The formulation of polymeric nanocomposites via the inclusion of nanoscale filler particles often leads to dramatic improvements in material performance.  The introduction of inorganic nanoparticles creates vast amounts of particle-polymer surface area and particle-polymer interactions, as well as physical confinement effects, can produce substantial changes in the character of the polymer matrix that correlate with the resulting composite properties.  By controlling particle dispersion and the nature of polymer-particle interactions, it is possible to tailor materials to achieve enhanced macroscopic performance for a variety of applications.  In this project, we seek to exploit recent discoveries revealing that the inclusion of nanoscale particles results in marked improvement in the performance of rubbery gas separation membranes, as manifested by significantly increased permeability.  Working with Prof. Benny Freeman at the University of Texas at Austin, we have undertaken a fundamental study to identify the chemical and physical factors that govern nanocomposite morphology in model rubbery and glassy membrane systems and their relation to gas transport properties.  Of particular interest is the influence of particle-polymer interactions and local confinement effects on the dynamics of the polymer matrix, and the potential correlation of polymer relaxation behavior with the resultant permeability and selectivity of the composite membrane.
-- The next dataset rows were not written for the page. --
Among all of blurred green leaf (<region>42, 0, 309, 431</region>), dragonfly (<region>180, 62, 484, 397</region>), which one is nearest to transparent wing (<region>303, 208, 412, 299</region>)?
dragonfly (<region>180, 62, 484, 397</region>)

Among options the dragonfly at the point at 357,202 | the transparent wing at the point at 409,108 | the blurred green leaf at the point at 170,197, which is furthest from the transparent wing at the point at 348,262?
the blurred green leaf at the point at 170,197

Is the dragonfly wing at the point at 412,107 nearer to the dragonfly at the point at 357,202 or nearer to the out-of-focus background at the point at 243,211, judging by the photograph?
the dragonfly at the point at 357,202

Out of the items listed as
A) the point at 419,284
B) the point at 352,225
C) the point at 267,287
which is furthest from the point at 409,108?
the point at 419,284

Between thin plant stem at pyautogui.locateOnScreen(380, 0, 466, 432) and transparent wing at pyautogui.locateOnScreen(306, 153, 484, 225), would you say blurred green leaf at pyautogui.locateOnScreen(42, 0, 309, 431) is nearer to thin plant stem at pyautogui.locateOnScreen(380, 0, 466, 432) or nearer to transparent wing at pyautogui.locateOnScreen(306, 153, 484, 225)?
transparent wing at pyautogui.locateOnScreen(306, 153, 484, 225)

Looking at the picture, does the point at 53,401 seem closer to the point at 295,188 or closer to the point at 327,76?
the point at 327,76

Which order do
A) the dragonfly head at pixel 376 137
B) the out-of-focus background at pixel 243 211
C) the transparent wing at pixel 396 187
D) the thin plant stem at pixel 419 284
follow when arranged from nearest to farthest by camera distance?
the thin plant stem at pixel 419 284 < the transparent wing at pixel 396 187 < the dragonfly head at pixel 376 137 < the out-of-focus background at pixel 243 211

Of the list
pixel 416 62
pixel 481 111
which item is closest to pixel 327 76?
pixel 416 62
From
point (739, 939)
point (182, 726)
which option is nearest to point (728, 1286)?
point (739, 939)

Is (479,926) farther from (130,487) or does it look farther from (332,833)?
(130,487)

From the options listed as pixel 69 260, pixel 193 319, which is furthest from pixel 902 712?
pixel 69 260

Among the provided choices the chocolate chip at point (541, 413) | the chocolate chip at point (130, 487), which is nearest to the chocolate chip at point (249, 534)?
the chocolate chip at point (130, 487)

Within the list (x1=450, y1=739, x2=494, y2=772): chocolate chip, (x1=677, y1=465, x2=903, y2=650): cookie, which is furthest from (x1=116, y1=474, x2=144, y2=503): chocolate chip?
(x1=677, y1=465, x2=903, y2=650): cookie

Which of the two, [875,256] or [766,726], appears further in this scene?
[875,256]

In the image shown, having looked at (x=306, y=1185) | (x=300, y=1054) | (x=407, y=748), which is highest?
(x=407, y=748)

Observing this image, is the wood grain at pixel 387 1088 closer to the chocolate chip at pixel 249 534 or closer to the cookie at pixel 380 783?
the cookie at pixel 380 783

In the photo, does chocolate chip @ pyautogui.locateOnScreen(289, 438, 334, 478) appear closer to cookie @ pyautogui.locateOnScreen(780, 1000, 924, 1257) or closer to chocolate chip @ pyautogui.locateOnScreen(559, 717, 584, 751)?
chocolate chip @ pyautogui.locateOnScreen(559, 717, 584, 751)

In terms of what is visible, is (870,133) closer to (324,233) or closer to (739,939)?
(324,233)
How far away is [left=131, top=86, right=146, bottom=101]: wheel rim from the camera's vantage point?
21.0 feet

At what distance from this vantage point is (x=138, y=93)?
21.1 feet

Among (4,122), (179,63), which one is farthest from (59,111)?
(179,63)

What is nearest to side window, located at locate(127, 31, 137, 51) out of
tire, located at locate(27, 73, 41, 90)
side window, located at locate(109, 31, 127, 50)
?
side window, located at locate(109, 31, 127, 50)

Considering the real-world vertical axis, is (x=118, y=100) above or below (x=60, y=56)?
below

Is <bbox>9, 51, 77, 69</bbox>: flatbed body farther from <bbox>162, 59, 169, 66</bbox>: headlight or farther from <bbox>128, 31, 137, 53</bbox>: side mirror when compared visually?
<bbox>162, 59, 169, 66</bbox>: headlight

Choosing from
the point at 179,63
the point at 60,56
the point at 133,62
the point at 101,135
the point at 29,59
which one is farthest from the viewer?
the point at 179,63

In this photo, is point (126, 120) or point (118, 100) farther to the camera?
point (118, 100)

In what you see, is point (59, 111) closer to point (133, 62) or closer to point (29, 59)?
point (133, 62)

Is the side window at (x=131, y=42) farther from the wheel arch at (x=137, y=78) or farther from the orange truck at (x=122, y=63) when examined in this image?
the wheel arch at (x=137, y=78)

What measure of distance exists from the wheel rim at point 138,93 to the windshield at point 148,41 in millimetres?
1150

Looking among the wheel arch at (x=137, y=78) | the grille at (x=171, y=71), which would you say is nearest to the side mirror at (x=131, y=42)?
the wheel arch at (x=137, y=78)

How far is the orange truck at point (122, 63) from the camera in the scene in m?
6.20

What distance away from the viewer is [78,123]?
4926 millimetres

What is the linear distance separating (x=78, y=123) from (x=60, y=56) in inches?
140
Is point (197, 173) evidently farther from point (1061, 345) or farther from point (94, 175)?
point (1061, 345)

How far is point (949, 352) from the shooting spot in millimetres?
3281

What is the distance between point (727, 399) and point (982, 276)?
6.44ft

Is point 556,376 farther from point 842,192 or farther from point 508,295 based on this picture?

Initial activities have focused on the preparation and characterization of two model nanocomposite membrane systems based on rubbery and glassy polymers, respectively.  Rubbery nanocomposite networks were prepared by UV photopolymerization of poly(ethylene glycol) diacrylate [PEGDA] in the presence of varying loadings of MgO nanoparticles (nominal particle size of 3 nm).  Polymer networks based on crosslinked PEO have been shown to be effective for the removal of carbon dioxide from light gas mixtures, and we have previously undertaken an extensive study of the dynamics and gas transport properties of these (unfilled) materials as a function of network composition and architecture.  For the nanocomposites, the liquid pre-polymerization mixture was prepared by conventional mixing methods, as well as by planetary mixing.  At higher loadings, particle dispersion was enhanced by the introduction of toluene in selected cases, and the influence of the diluent on the characteristics of the crosslinked network and resulting composites was assessed.  Dynamic mechanical and dielectric studies performed on the PEGDA/MgO nanocomposites revealed the emergence of a second, distinct glass-rubber relaxation event displaced ~ 40°C above Tg of the native network, suggesting the presence of a sub-population of constrained chain segments impeded by their proximity to the nanoparticle surface.  A similar behavior was observed for model glassy nanocomposites prepared via the solution casting of mixtures based on polyetherimide [PEI] and silica nanoparticles.  In the latter case, modified silica particles with varying surface characteristics were introduced, and the emergence of a second Tg at elevated temperature was correlated with the nature of the polymer-particle interaction.  Full characterization of the observed dual Tg behavior, and its relation to nanocomposite morphology, is ongoing.

A key consideration for the interpretation of both the thermomechanical and transport behavior of these materials is the quality of the nanoparticle dispersion.  Bulk density measurements on the PEGDA/MgO nanocomposites have indicated density values at higher MgO loadings that are well below those anticipated based on simple volume additivity.  Comparable trends have been observed for MgO-filled nanocomposites based on 1,2-polybutadiene, as reported by Freeman et al.  The negative deviation in bulk density implies that a significant amount of void volume fraction or enhanced free volume is incorporated into the nanocomposites; in the case of PEGDA/MgO, the degree of void incorporation is a function of the pre-polymerization mixing details.  Preliminary PALS measurements on the PEGDA/MgO material (performed by Dr. Anita Hill at CSIRO, Australia) suggest that the sizescale associated with the incorporated void volume exceeds the resolution limit of the PALS technique (i.e., > 5 nm diameter).  X-ray phase contrast ultramicroscopy studies, also performed at CSIRO, confirmed the presence of a sizeable void fraction, and the dimensions and distribution of the voids presumably have significant ramifications for the observed transport properties.  Activities in the next phase of the project will include detailed evaluation of the morphology obtained in the nanocomposites, as well as a comprehensive study of gas transport.